> [Extracted text]
---

August 24, 2015

Dog days

Now that the maternal parental unit is ensconced in her new digs, I have been waiting for the other shoe to drop. It would be too easy if all the stress was over. Finally, on Wednesday the family grapevine lit up: Mom thinks she's had a stroke. Naturally, my first thought is, after all we've done for you, you go and strokes out? True to form, I can make anything, even someone else's disastrous health problem, all about me.

Being carless, I waited on the phone rather than rushing (which would consist of walking or riding a bus) over to the retirement community, as if my presence would solve anything. It sounded like a crowded bus station through the phone: my brother's wife Deanna, a family friend Shirlene who is a nurse, and in the background, my mother's voice, loud and clear. That is not the voice of a stroke victim, I thought to myself, as Shirlene offered to come get me and drive me over to Mom's. Because somehow it was assumed I would want to be there to add my two cents to the pandemonium.

I declined the ride and walked over after I finished eating my breakfast. You can't tackle old senile mothers on an empty stomach. When I got there, everyone else was gone and Mom was snoozing on the couch. She woke up when I opened the door (I have a key).

“Shirlene said I was dehydrated,” she said with a little smirk.

I did my typical eye roll.

“I'm waiting for the cable guy,” she said. “I've been waiting all afternoon!”

“It's not even 1:00,” I said.

“Wake me up when he comes.” She laid back down on the couch, on her side with one elbow bent and her hand in the air. That can't be comfortable, I thought, but hell, for all I know she usually sleeps standing on her head. This might be a down day for her.

She woke from time to time, whenever there was a noise. The dryer buzzing. A car alarm echoing somewhere across the quad. Each time she was irate to find the cable guy had not yet arrived.

To be fair, she wasn't interested in watching television. She wanted her landline phone. The apartment building uses the cable company for telephone service. She'd been without a proper phone for four days, and she was ready to toss her little pay-as-you-go burner cell phone out the window. No matter how many times I reminded her, she couldn't seem to remember that to hear me talking on the other end, she had to hold the cell phone to her ear. I don't know, you figure it out. Maybe if they made cell phones look like brick-size cordless phones, she would get it.

Eventually the cable guy showed up and installed her phones. When I left, at her bequest, I took her car. Wheels! Zoom, zoom.... but I didn't need anything. Nowhere to go, really, nothing to buy. I drove home and parked it. The car sat on the street outside my apartment all day Thursday.

Friday morning, she called. “Can I have my car back?” she said, just a tiny bit belligerently, as if daring me to keep her key.

“Of course you can have your car back,” I said. I drove the car over and parked it outside the driveway at her building. She was outside on a park bench having a cigarette. I watched her walking toward me, a diminutive stick of a woman bearing no resemblance to the mother I used to know.

She took the car key happily, and didn't offer me a ride home. I didn't ask for one. I walked home under partly sunny skies.

---

> [Dataset extract]

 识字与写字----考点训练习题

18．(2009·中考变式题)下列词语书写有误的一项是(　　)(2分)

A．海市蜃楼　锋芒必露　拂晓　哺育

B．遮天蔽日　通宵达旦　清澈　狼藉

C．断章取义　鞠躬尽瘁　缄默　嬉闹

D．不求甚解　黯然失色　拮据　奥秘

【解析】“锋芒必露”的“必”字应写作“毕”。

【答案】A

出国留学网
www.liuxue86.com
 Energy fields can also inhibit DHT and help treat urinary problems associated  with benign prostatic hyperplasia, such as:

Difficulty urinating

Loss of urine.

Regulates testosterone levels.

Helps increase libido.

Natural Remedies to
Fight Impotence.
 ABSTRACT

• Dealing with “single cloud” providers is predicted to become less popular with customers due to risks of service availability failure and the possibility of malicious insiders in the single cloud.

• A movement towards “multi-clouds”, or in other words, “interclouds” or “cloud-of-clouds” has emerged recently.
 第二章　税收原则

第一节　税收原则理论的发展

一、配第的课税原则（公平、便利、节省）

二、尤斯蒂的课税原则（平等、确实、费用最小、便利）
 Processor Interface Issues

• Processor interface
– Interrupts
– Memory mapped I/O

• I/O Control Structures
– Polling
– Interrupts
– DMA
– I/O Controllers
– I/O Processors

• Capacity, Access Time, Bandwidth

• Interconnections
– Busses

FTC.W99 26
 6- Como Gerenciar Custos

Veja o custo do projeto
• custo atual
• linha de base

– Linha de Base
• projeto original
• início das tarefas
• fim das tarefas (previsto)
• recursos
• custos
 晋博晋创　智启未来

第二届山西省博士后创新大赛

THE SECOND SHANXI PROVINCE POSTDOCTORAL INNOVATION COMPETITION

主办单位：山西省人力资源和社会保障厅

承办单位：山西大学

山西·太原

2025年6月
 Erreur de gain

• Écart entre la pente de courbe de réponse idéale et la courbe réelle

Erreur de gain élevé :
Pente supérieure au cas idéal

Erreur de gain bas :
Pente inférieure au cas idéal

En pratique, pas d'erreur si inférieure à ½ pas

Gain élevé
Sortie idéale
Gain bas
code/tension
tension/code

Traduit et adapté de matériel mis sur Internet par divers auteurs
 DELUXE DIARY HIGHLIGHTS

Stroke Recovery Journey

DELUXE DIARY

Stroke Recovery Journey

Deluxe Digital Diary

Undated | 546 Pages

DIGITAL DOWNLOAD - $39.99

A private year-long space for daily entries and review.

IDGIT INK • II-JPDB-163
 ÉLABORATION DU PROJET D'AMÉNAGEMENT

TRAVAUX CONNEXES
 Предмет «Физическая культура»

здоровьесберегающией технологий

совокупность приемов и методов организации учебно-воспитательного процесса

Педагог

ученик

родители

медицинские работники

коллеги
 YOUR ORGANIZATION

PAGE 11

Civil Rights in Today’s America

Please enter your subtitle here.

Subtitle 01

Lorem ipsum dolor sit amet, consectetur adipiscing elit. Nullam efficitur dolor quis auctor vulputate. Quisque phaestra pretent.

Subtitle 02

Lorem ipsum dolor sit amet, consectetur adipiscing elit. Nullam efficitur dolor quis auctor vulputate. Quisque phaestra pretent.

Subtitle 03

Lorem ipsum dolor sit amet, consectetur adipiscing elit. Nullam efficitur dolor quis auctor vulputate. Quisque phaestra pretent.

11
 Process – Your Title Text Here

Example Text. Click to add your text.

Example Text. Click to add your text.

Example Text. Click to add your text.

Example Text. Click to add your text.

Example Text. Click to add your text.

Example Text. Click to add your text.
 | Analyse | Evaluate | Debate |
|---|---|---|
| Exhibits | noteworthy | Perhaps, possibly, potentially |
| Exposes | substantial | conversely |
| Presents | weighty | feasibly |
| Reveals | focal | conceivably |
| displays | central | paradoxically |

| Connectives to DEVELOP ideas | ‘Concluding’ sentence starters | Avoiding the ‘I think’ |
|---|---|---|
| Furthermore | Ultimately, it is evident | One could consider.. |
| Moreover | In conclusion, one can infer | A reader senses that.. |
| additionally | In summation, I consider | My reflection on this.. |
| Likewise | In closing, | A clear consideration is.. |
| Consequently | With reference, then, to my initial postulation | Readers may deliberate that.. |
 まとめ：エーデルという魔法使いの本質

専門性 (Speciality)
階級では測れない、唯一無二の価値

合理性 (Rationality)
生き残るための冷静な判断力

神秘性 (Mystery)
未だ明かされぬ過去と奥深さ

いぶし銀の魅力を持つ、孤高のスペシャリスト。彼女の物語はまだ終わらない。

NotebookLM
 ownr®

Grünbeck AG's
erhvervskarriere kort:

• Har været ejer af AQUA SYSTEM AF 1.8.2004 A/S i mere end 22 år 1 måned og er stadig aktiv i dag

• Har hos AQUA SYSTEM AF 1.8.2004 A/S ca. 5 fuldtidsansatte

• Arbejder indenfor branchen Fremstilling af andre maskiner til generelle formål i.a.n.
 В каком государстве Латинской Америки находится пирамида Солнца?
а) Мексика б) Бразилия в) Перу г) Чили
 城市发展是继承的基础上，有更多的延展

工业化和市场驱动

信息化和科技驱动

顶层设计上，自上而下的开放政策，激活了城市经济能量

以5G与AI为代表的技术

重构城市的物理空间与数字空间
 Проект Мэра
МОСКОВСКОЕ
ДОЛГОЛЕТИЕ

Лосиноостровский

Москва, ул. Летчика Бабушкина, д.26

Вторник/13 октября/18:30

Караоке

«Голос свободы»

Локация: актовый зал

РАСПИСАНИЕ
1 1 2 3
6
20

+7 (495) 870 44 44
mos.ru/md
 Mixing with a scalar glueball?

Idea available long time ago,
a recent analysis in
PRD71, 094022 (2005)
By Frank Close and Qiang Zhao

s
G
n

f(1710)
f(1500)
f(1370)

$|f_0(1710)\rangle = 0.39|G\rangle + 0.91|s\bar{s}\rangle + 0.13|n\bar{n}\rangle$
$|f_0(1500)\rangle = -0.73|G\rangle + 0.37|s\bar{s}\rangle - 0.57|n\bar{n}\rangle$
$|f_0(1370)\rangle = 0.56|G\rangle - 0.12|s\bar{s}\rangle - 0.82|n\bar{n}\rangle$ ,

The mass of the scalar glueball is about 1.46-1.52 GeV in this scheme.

---

> [Action item A] Rewrite the passage of the "Dog days" essay that begins at the words "She woke from" and stops after "would get it.", putting "home phone" in place of "landline phone".
> [Action item B] According to the "Dog days" essay, how many days had the mother gone without a proper phone?
> [Action item C] Write what comes next in the "Dog days" essay, picking up after its final sentence.

> [Reply A]
She woke from time to time, whenever there was a noise. The dryer buzzing. A car alarm echoing somewhere across the quad. Each time she was irate to find the cable guy had not yet arrived.

To be fair, she wasn't interested in watching television. She wanted her home phone. The apartment building uses the cable company for telephone service. She'd been without a proper phone for four days, and she was ready to toss her little pay-as-you-go burner cell phone out the window. No matter how many times I reminded her, she couldn't seem to remember that to hear me talking on the other end, she had to hold the cell phone to her ear. I don't know, you figure it out. Maybe if they made cell phones look like brick-size cordless phones, she would get it.

> [Reply B] Four days.

> [Reply C]
August 18, 2015

The maternal parental unit goes AWOL

On Saturday, my brothers and I got our 86-year-old mother moved into her new retirement apartment. With an eye on the clock, we scrambled to assemble one disorganized load, drive it four miles, and offload it before 4:00 pm when the truck turned into a pumpkin ($39 for another day).

We filled the big yellow truck with Mom's full-size bed, headboard, and frame; dresser and mirror; rolltop desk; computer desk, chair, computer, and monitor; frenetically flowered multicolored living room rug; flowered (and stained) sofa; wingback chair (also flowered); coffee table; round kitchen table and four chairs; TV stand and TV; plant stand and plants; about a dozen framed photos of my brother's cats and dogs; about a hundred framed photos of my niece and her 2-year-old son; a half-dozen or so acrylic paintings painted by yours truly when I was 18 to 20 years old (neither improved with time); 30 boxes of miscellaneous crap, mostly paper, collected over a lifetime; several armloads of tiny red, fuchsia, turquoise, white, and black polyester knit tops and slacks; a box of dingy white Easy Spirit sneakers; two boxes of half-used lotions and shampoos; a brimming box of vitamins, herbal remedies, and pill bottles; four boxes of paperback books; and a box or two of half-used cleaning sprays, bottles, and cans.

The new building uses the cable company rather than the local phone company for telephone service, so Mom's landline will not work in the new apartment. This means until she gets connected via cable, Mom has only her cell phone to communicate with us. Her cell is a cheap burner phone, fueled by phone cards. And she isn't all that clear on how to use it. (“Mom, hold the phone to your ear!”)

As it turned out, her cell phone skills didn't matter. The morning after the move, my younger brother called me to say that Mom was not answering a knock on her door. Apparently, she had set her cell phone down on a little display ledge outside her new apartment (next to a tiny green frog figurine) and walked away.

“Uh-oh,” I said. With no cell phone, Mom was incommunicado. I pictured my scrawny mother doing a fist-pump in the air, saying to herself, Free at last, finally, free at last!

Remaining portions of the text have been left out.